In the history of the Rocky Mountains, there have been many bears that roamed the mountains and fields. Early settlers knew the temperament of these animals, and that it was not wise to sneak up on a bear and surprise him. There was one such grizzly whose story has been told at several campfires to anxious young scouts who want to know about Old Ephraim. He was commonly known as “Old Three Toes” because of a deformity on one foot. He roamed the mountains from Soda Springs, Idaho to the Logan Canyon in northern Utah from 1911 to 1923.

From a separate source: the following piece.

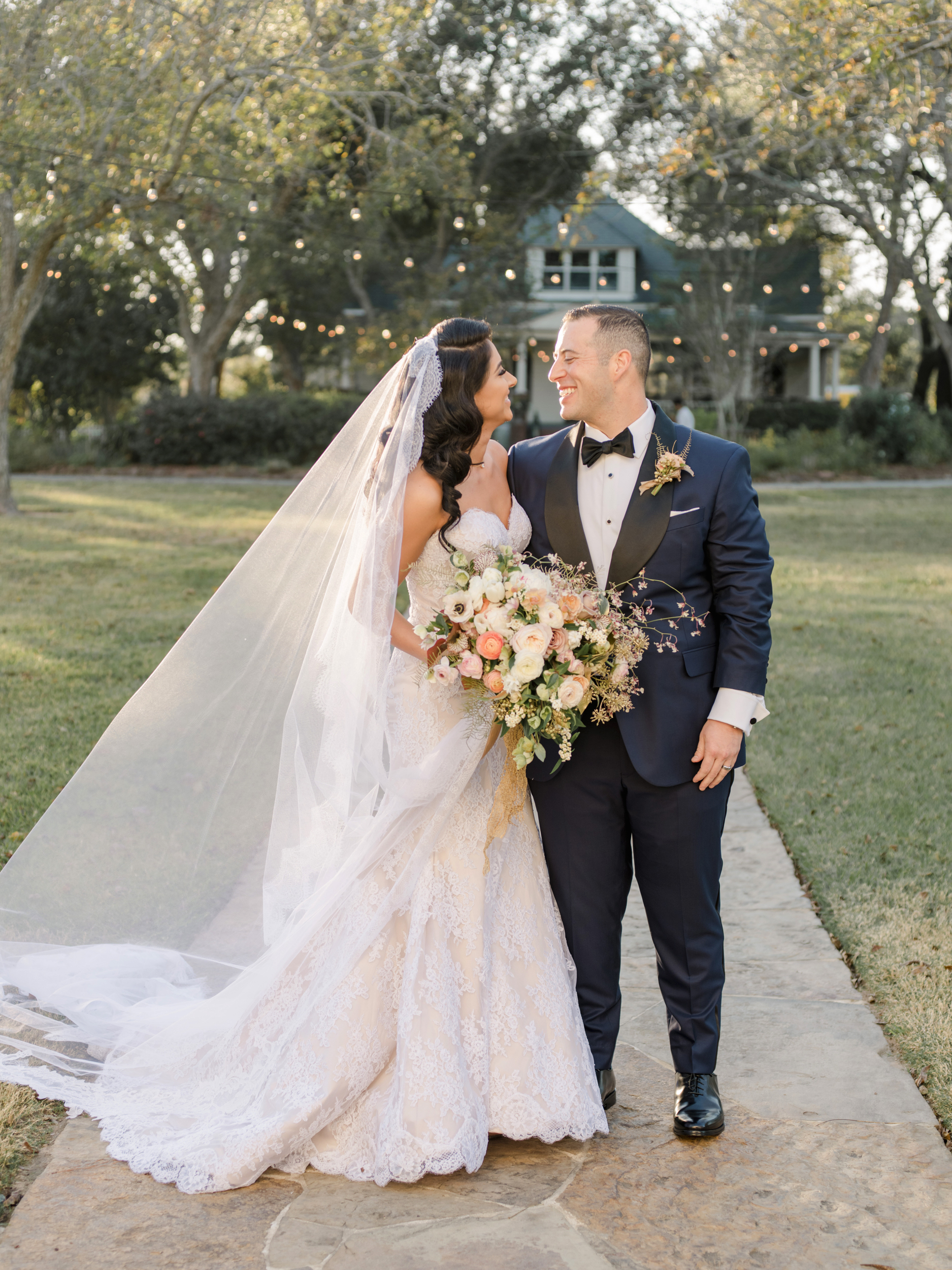 suzanne joseph wedding couple corbin gurkin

The evidence of the strength and power of this bear was frightening. At one point, he bit a thirteen-foot log, twelve inches in diameter, into eleven lengths as though they had been chopped. He also bit off a six-inch aspen limb in just one bite, which was nine feet and eleven inches above the ground. He even broke the back of a cow with just one blow of his gigantic paw.
For twelve years, he had been wreaking havoc in the communities. Old Three Toes did some major damage to the flocks, crippling the sheep owners financially. He was becoming a bolder and a more ruthless killer as the years passed. Because of this one grizzly, sheep owners had a tough time hiring men to tend their sheep. Many of the existing sheepherders refused to stay on the job and quit. At last, the farmers and community members decided it was time to catch Old Three Toes. They set trap after trap at all his lairs and wallows. Sometimes the bear trap was found flung many yards away. Other times it was left alone, but his distinctive tracks were all around the trap. He seemed to know what the traps were. He was the smartest and strongest grizzly anyone had ever encountered.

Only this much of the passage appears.